AI-Powered Neural Network-Driven MIS and Event Classification in Financial Clouds with AR/VR and PHI-Safe DiffusionClaims

Authors

  • Laura Wagner Jonas Hoffmann University of Kassel, Kassel, Germany Author

DOI:

https://doi.org/10.15680/IJCTECE.2025.0806002

Keywords:

Neural networks, Financial clouds, MIS, Event classification, AR/VR, PHI-safe DiffusionClaims, Anomaly detection, Privacy-preserving AI, Data security, Immersive analytics

Abstract

The rapid evolution of financial cloud ecosystems requires robust, intelligent, and privacy-preserving solutions for managing Management Information Systems (MIS) and event classification. This paper proposes an AI-powered, neural network-driven framework that leverages deep learning to enhance MIS decision support and automate event classification across distributed financial cloud infrastructures. The system integrates augmented reality (AR) and virtual reality (VR) interfaces to provide immersive analytics and real-time visualization for stakeholders, improving situational awareness and collaboration.
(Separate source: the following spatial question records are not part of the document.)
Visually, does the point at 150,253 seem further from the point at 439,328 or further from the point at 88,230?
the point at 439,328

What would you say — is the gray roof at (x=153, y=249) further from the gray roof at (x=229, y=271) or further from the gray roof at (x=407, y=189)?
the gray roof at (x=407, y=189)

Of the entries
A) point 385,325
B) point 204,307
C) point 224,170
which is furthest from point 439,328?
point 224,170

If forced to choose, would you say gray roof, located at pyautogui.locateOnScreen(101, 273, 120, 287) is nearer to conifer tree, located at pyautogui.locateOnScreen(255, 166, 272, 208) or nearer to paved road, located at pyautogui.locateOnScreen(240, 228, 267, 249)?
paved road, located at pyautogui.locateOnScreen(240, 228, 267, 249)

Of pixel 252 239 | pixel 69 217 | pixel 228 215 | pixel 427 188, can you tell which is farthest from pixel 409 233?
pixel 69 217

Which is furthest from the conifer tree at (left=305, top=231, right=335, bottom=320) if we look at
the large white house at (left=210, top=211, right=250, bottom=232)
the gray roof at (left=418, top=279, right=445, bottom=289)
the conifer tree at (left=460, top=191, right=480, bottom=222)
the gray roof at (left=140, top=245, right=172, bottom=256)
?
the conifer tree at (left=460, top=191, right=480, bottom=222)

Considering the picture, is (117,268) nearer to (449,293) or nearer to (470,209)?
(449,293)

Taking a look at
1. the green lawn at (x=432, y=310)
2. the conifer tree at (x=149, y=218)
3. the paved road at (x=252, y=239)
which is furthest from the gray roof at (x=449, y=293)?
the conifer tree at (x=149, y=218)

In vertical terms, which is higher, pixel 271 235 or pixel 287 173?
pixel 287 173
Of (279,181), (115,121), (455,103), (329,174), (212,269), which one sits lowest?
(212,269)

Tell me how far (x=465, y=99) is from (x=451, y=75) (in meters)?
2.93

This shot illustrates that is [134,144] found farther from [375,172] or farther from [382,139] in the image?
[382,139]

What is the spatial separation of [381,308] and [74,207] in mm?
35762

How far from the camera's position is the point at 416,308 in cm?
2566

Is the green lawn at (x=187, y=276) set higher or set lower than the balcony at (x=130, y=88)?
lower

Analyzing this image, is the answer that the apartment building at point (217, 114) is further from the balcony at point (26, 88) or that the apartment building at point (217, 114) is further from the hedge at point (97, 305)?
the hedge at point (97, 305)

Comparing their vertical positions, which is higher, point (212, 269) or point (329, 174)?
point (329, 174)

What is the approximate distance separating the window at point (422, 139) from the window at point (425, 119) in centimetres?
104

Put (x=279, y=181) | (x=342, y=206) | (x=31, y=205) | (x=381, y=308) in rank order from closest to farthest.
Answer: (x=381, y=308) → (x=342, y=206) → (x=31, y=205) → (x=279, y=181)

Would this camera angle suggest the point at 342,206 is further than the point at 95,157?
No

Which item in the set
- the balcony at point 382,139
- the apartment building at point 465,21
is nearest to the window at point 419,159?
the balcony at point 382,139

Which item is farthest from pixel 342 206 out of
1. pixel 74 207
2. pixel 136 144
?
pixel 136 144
To safeguard sensitive personal health information (PHI) in insurance and claims processing, the framework incorporates a PHI-safe DiffusionClaims mechanism, ensuring compliance with privacy regulations while enabling secure data sharing. Experimental validation demonstrates the framework’s ability to deliver high-accuracy event classification, real-time anomaly detection, and optimized decision-making with scalable performance in multi-tenant financial cloud environments. This research highlights the convergence of AI, cloud computing, immersive technologies, and privacy-preserving techniques, paving the way for next-generation financial information systems that are adaptive, secure, and user-centric.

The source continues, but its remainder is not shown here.